Usecase: Consume All Partitions
Overview
A single MessageHubConsumer
operator consumes all messages from a topic regardless of the number of partitions.
Details
Without a partition specification, the operator will consume from all partitions of the topic. The partitions of the subscribed topic are assigned by Kafka, and the operator represents a consumer group with only one member. When no group identifier is specified, the consumer operator will create an identifier. With group management enabled, the operator will automatically be assigned new partitions, when partitions are added to the topic. On the other side, partition de-assignment and re-assignment can happen when
- Group management related timers expire
- The broker node being the group coordinator goes down
- Meta data of the subscribed topic changes, for example the number of partitions
Partition re-assignment makes the consumer replay Kafka messages beginning with last committed offsets.
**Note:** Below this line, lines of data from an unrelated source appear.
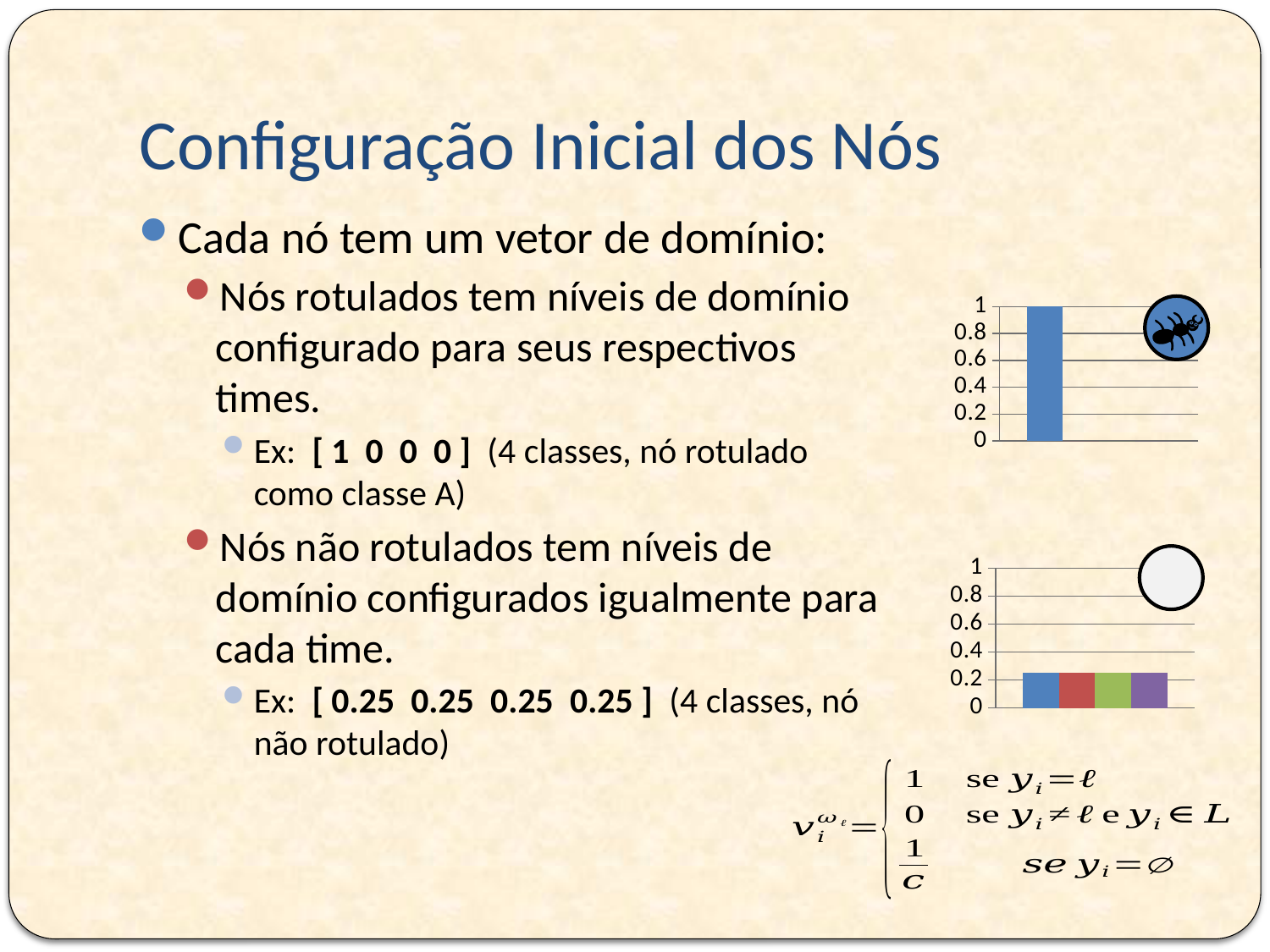
In the upper chart, what value does the single bar reach? 1 What kind of chart is the lower chart on the right side of the slide? bar chart In the lower chart, is the value of the last (purple) bar greater or less than 0.6? less What is the highest tick value shown on the vertical axis of the upper chart? 1 How many bars are plotted in the upper chart? 1 What kind of chart is the upper chart on the right side of the slide? bar chart How many bars are plotted in the lower chart? 4 What colour is the bar in the upper chart? blue In the upper chart, is the value of the bar greater or less than 0.8? greater In the lower chart, is the value of the first (blue) bar greater or less than 0.4? less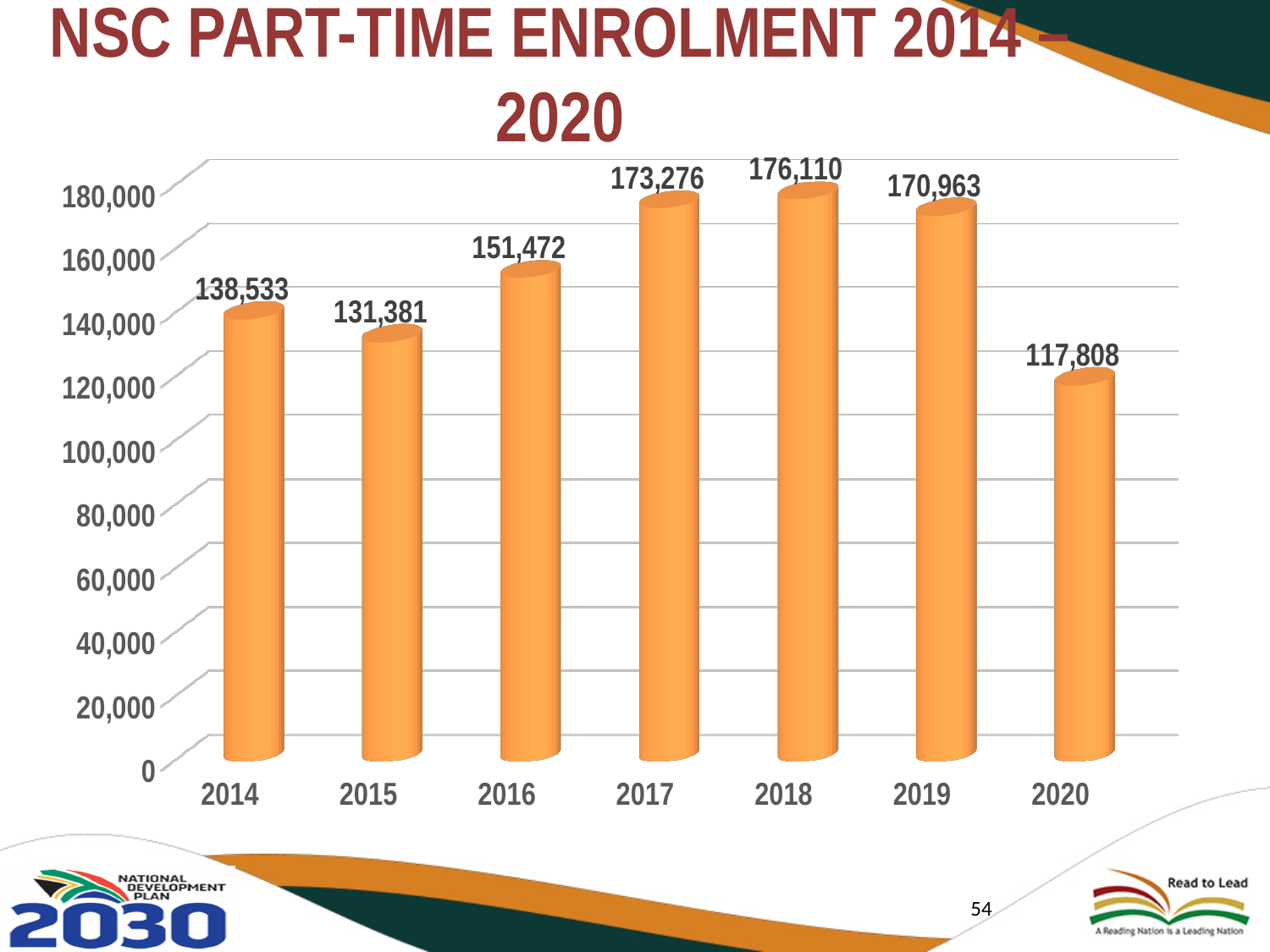
What is the difference between the enrolment in 2018 and the enrolment in 2020? 58,302 Which year had the lowest NSC part-time enrolment? 2020 What was the NSC part-time enrolment in 2020? 117,808 What was the NSC part-time enrolment in 2017? 173,276 Which year had a larger enrolment, 2014 or 2015? 2014 How many years are shown on the chart? 7 Is the enrolment for 2019 greater or less than 160,000? greater Did the NSC part-time enrolment rise or fall from 2018 to 2020? Fall Which year had the highest NSC part-time enrolment? 2018 What was the NSC part-time enrolment in 2014? 138,533 What is the difference between the enrolment in 2016 and the enrolment in 2015? 20,091 What kind of chart is shown on the slide? Bar chart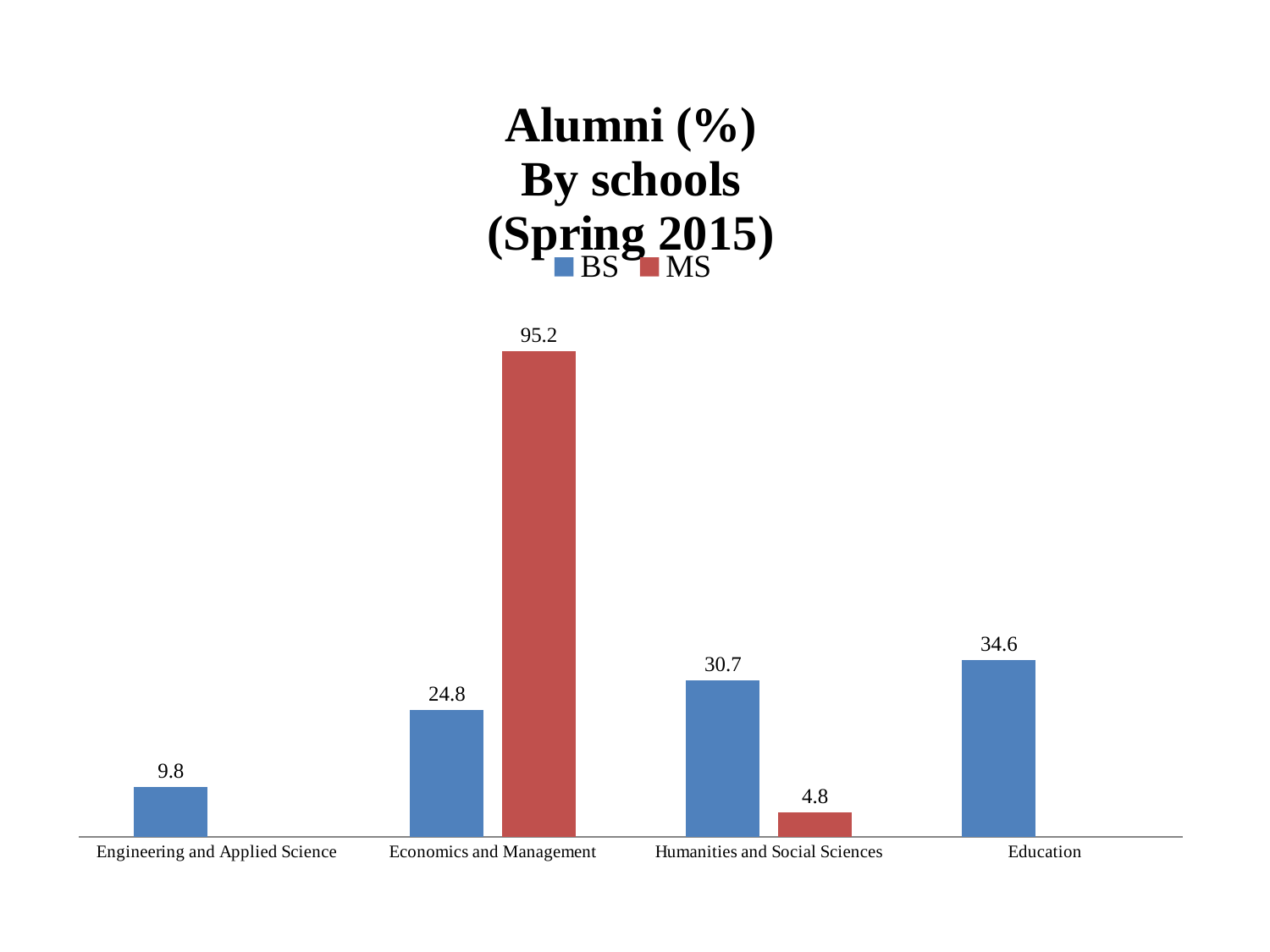
What is the BS value for Humanities and Social Sciences? 30.7 What is the BS value for Engineering and Applied Science? 9.8 How many series does the legend list? 2 What kind of chart is shown on the slide? Bar chart Which is larger: the BS value for Education or the BS value for Humanities and Social Sciences? Education What is the BS value for Education? 34.6 What is the MS value for Economics and Management? 95.2 Which school has the highest BS value? Education What is the MS value for Humanities and Social Sciences? 4.8 What is the difference between the MS and BS values for Economics and Management? 70.4 Which school has the lowest BS value? Engineering and Applied Science How many schools are shown on the x axis? 4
Note: MessageHub toolkits with version below 3.0 behave different when no group identifier is specified:
With toolkit version below 3.0, the consumer operator self-assignes all partitions of the topic, which are seen at startup. When new partitions are added to the topic, the PE that contains the operator must be restarted to read also added partitions.
Pros and Contras
- Pro: Very simple
- Con: Volume is limited by a single operator reading messages from all partitions
Guaranteed processing
- Consistent region: Supported (periodic and operator driven)
- Checkpointing via
config checkpoint
: Supported, but ignored. The operator does not save any data.
When the operator is used in a consistent region, at least once processing through the Streams application is guaranteed. Without a consistent region, tuples can get lost within the Streams application when a PE restarts.
Operator configuration
No assignment of partitions is configured through the partition operator parameter (partition parameter not used).
Examples
Consume messages without a key
public composite ConsumeAllPartitions {
graph
stream <rstring json> Messages = MessageHubConsumer() {
param
// always specify the app config name when the app config
// contains Kafka properties besides the credentials
appConfigName: "ConsumeEventStreams";
topic: "myTopic";
outputMessageAttributeName: "json";
}
...
}
Consume keyed messages within an operator driven consistent region
public composite ConsumeAllPartitionsCrOperatorDriven {
graph
() as JCP = JobControlPlane() {}
@consistent (trigger = operatorDriven)
stream <rstring json, rstring messageKey> Messages = MessageHubConsumer() {
param
appConfigName: "ConsumeEventStreams";
topic: "myTopic";
outputMessageAttributeName: "json";
outputKeyAttributeName: "messageKey";
triggerCount: 10000; // make the region consistent every 10000 tuples
}
...
}
Consume keyed messages within a periodic consistent region
public composite ConsumeAllPartitionsCrPeriodic {
graph
() as JCP = JobControlPlane() {}
@consistent (trigger = periodic, period = 60.0)
stream <MessageType.StringMessage> Messages = MessageHubConsumer() {
// MessageType.StringMessage is tuple<rstring message, rstring key>
param
appConfigName: "ConsumeEventStreams";
topic: "myTopic";
}
...
}
message
and key
are the default attribute names for the Kafka message and the key. They need not be specified as output attribute names.